Thankfully for us, the Tribune filmed their tour and it provides a nice bit of queer history reflective of a time when bathhouses served a meaningful purpose for gay men to be around people just like them.
We’ve transcribed the entire interview with Ehemann here:
From the gay community standpoint, Man’s Country represented when it opened a place where you could go and be free. It was a place where you could go and find somebody to hook up with pre-app days, nowadays you can do it on your phone, but back then you had to go somewhere and meet someone. And this was a place where you could go and meet someone that you knew wanted to do the things that you wanted to do.
He [Chuck Renslow] opened this with the notion that it would be like a country club. You could come here for a day or two days. There would be a number of things to do other than just to come have sex. So we had sunrooms and there was a snack bar. There was a country store. There was entertainment that was going on. There was dancing.
In the original Man’s Country days, so we’re going back to the ’70s and ’80s, we did entertainment four nights a week out of this room. This room was the after party if you’ve done in any of the gay bars in the city you’re liable to be here after that bar closed. We had I think the best sound system in the city and we had DJs and lights and we were the bar that wasn’t a bar so you could stay here 24 hours if you wanted.
In 1987, in a reaction to the drop in business due to AIDS, this room was carved into Bistro 2 which was a dance bar. And from ’87 to ’93, it would see a thousand people on a Friday or Saturday night. We had shows on the stage your Divine, Boy George, Village People, all of the disco divas like Thelma Houston and Pamela Stanley. Bistro closed in ’93 and the room was returned to Man’s Country and we started with male strippers and porn stars. The uniqueness is that you were doing a show but you were still inside of a bathhouse where strippers could strip naked and we did that up until probably four years ago.
Even pre-AIDS, we did STD testing out of here what would become Howard Brown really got its start here. In fact, Chuck underwrote they’re mobile vans so that we could take the testing we were doing here out to the bars, not that we would take it, but they would take the testing out to the bars.

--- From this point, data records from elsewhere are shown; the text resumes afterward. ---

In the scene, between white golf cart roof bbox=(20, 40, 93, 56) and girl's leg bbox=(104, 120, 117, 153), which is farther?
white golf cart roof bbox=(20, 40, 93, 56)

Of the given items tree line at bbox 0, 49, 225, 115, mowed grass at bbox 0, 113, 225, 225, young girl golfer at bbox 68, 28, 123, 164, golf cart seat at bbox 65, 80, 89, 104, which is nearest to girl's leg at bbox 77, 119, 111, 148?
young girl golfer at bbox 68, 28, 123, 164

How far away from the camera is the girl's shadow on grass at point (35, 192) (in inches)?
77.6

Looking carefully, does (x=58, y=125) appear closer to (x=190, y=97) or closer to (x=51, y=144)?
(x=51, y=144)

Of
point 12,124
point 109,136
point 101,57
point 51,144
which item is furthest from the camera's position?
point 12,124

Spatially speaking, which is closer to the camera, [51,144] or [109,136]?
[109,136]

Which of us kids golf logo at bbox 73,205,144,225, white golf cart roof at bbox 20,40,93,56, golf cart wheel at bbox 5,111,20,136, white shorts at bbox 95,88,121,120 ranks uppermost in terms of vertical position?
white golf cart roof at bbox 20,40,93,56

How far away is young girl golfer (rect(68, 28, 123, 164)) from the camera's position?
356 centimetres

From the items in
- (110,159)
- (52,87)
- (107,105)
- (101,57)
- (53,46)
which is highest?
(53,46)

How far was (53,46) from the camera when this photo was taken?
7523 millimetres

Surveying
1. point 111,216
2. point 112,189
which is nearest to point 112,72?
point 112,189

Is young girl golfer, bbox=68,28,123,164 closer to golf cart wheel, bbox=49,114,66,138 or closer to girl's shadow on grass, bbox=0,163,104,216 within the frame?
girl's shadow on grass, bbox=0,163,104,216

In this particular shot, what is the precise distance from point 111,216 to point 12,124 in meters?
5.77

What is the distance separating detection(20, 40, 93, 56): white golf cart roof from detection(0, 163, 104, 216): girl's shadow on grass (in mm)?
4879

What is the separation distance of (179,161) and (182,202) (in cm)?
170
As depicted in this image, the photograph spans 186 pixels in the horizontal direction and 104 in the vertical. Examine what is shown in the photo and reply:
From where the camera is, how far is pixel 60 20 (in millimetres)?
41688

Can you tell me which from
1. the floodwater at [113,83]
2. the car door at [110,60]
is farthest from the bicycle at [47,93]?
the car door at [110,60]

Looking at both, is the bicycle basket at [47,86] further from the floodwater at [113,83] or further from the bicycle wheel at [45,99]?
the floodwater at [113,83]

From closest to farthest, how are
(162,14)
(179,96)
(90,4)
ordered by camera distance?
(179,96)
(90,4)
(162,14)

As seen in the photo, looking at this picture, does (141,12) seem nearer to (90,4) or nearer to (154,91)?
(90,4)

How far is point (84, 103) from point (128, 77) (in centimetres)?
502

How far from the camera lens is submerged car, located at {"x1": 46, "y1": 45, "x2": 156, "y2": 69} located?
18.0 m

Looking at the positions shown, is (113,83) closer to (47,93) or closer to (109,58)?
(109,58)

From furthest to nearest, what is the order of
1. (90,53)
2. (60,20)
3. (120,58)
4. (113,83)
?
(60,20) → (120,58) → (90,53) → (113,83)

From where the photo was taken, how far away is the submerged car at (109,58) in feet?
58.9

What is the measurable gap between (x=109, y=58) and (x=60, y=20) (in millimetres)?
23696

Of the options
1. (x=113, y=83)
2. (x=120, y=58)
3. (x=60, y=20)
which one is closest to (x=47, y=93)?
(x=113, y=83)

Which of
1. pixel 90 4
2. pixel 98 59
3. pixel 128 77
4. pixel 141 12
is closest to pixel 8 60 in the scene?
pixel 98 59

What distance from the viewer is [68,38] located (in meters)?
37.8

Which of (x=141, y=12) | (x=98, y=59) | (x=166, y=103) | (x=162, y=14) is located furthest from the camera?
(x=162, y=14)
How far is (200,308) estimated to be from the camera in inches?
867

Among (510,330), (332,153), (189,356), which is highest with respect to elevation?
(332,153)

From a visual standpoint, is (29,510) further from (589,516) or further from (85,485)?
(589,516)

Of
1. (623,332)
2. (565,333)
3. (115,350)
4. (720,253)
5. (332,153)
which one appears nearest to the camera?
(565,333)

When AIDS hit and health departments in other areas of the country were closing bathhouses or removing doors from the rooms, our reaction was to contact the City Health Department and work very closely with them. We brought in AIDS education. We brought in condoms and from here they spread out to the bars.
Through International Mr. Leather, we actually moved the notion of using condoms from the United States to Europe. It was one of our winners Tom [sic] out of Hamburg, Germany that came here and said, “Oh, this is great. The bars are all handing out condoms. I’m gonna take that back to Europe.”
Nowadays what’s left in the basement, there is a wet area and a very, very large steam room. We used to say it was the largest steam room in the Midwest. I don’t know, it’s the only steam room I always ever in so I don’t know if it was the largest but we said it.
There was a 15-member hot tub down there that’s been closed… showers. On the first floor right now, it’s rooms and lockers. At the back of those rooms, there is a fetish area so we have 10 fetish rooms that have shackles on the double beds and slings in all of those rooms. One room has a St. Andrew’s cross, but that’s our fetish area.
But basically these days, the club has been reduced to lockers and rooms. To me that it’s just always been here and even now I live next door so I can just get up and walk over. I’ll miss it all.